I felt bad for Ron. You couldn’t lose a ten-thousand-dollar deposit check without seriously queering the deal, even if the buyer was reasonable, and this one didn’t sound like he was. How did I know? Instinct and experience. Luckily Ron was the boss, so at least no one could fire him.
He called back faster than I expected. Spoke very softly; I couldn’t hear a thing. Sam kept apologizing, trying to make him feel better. “Geez, I’m sorry. I don’t know how it could’ve happened. So even though he could put a stop-payment on it, he doesn’t…? Honest to God, it’s not here. I’ve looked several times, gone through the whole… Well, hell, it’s not your fault. Don’t worry about it, seriously. It’s okay, we’ll just start over. Forget it, Ron, I mean it. It’s just one of those things. It’s a mystery.”

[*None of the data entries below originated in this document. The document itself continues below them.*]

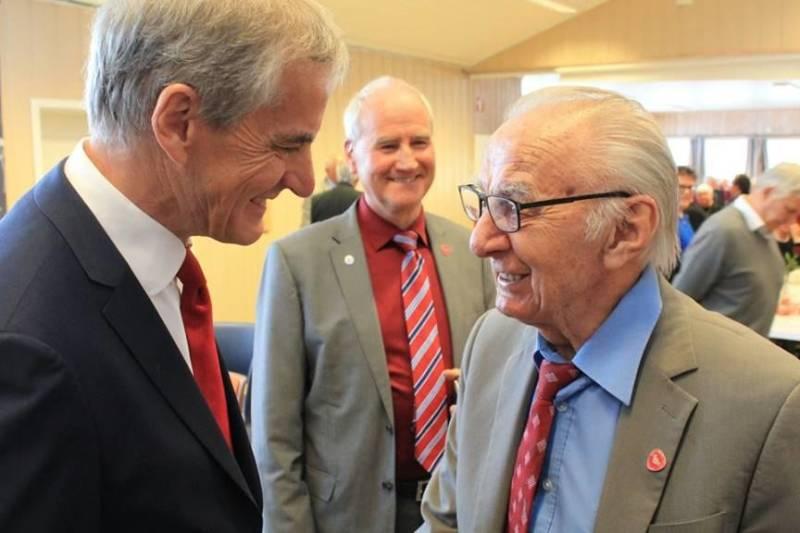 Jonas Gahr Støre tok seg god tid til å snakke med dem som bygde landet.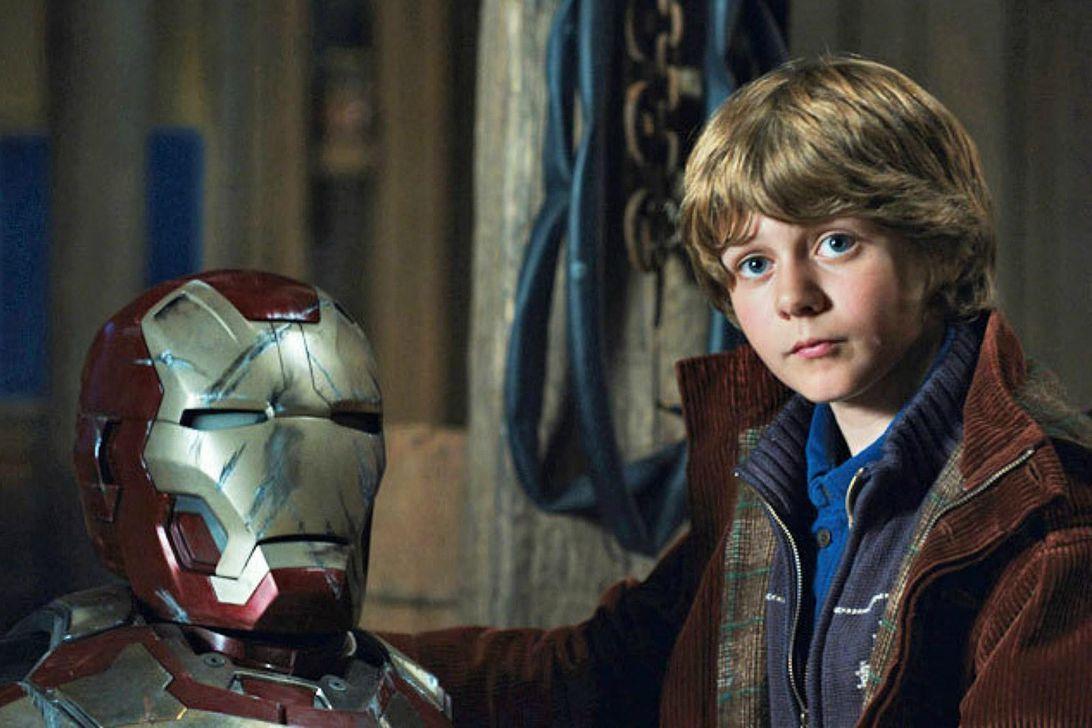 Harley Keener como Ty Simpkins en Iron Man 3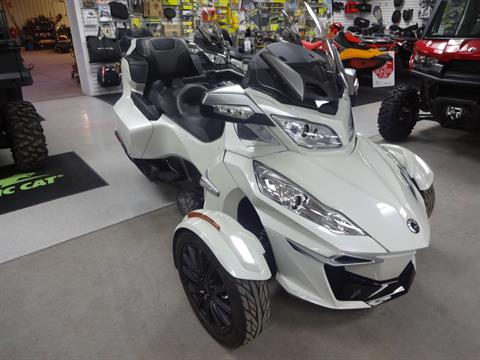 2016 Can-Am Spyder RT-S SE6 in Zulu, Indiana - Photo 2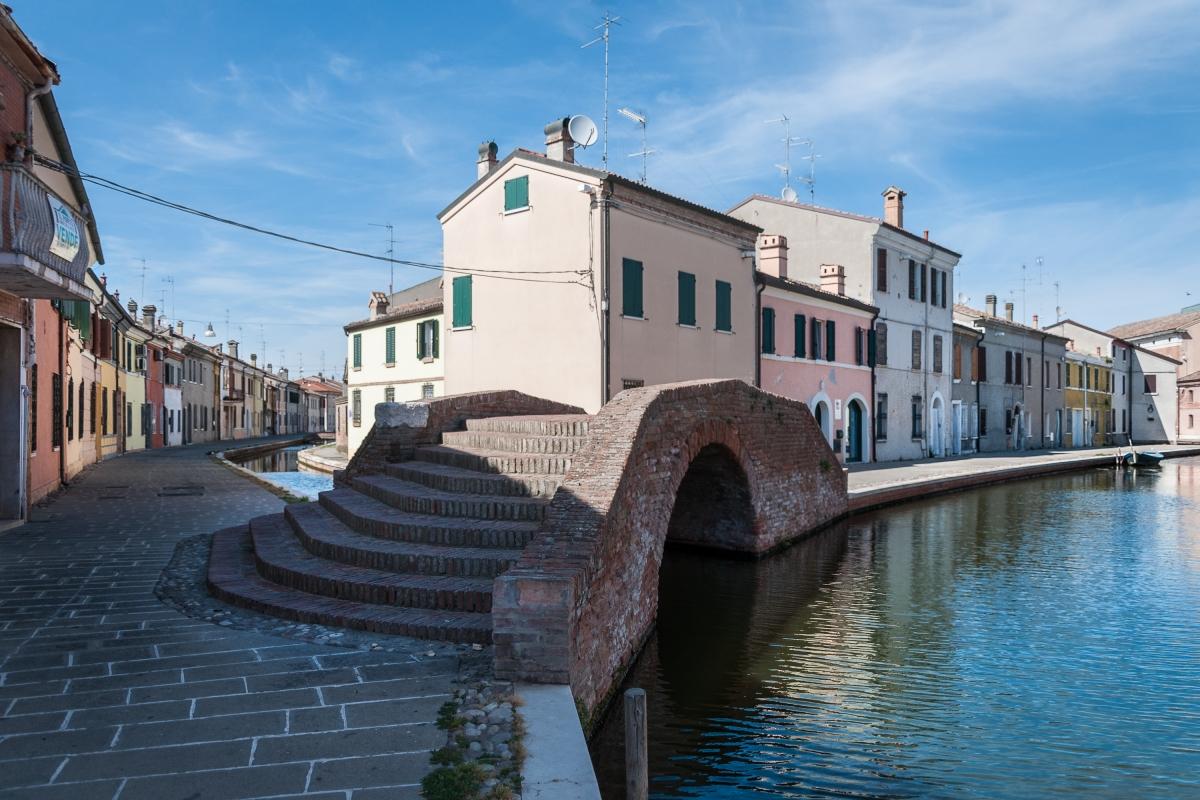 Ponte dei Sisti nel centro storico di Comacchio - Vanni Lazzari - Comacchio (FE)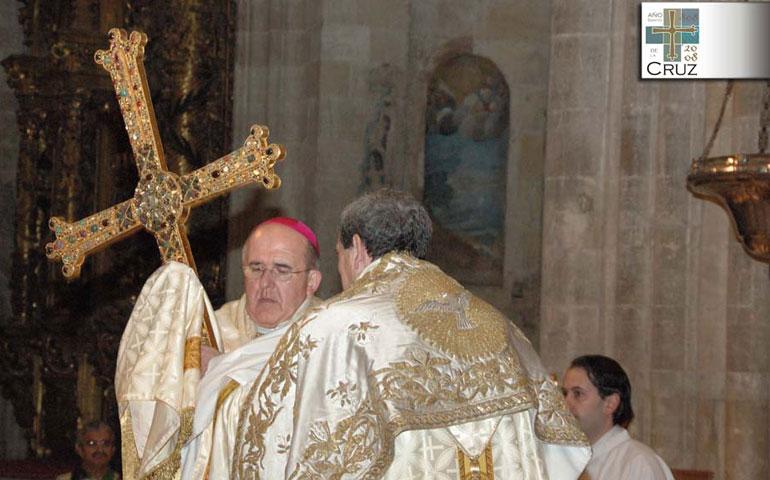 Don Carlos, en el Año Santo de la Cruz, porta la Cruz de la Victoria de Oviedo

Maybe it was my guilty conscience, but after he hung up I thought Sam looked at me strangely. Suspiciously. I thunked my tail and grinned at him. We had a staring contest, Sam’s gaze squinted and searching, mine blinky sleepy and innocent. I won.
“Let’s go for a walk,” he said, standing up. “Want to go for a walk?”
Outside, I noticed a new spring in his step, a lightness on his end of the leash. It wouldn’t last forever-Ron Lewis was too good a salesman-but for the time being, there would be one less thing for Sam to feel sad about. Because of me.
Good dog.
In the week that followed, escape was the last thing on my mind. Instead I was a model of courtesy and decorum. I sat, lay down, and shook on command, I came when called, and at all open doors I halted, ostentatiously waiting for an invitation to proceed. Butter would not melt in my mouth. By Sunday, Sam’s trust had rebounded so completely, without a second thought he granted me the thing I wanted most: permission to attend Benny’s birthday party. Free, untied, walking around in the yard just like another guest. Only furry and better behaved.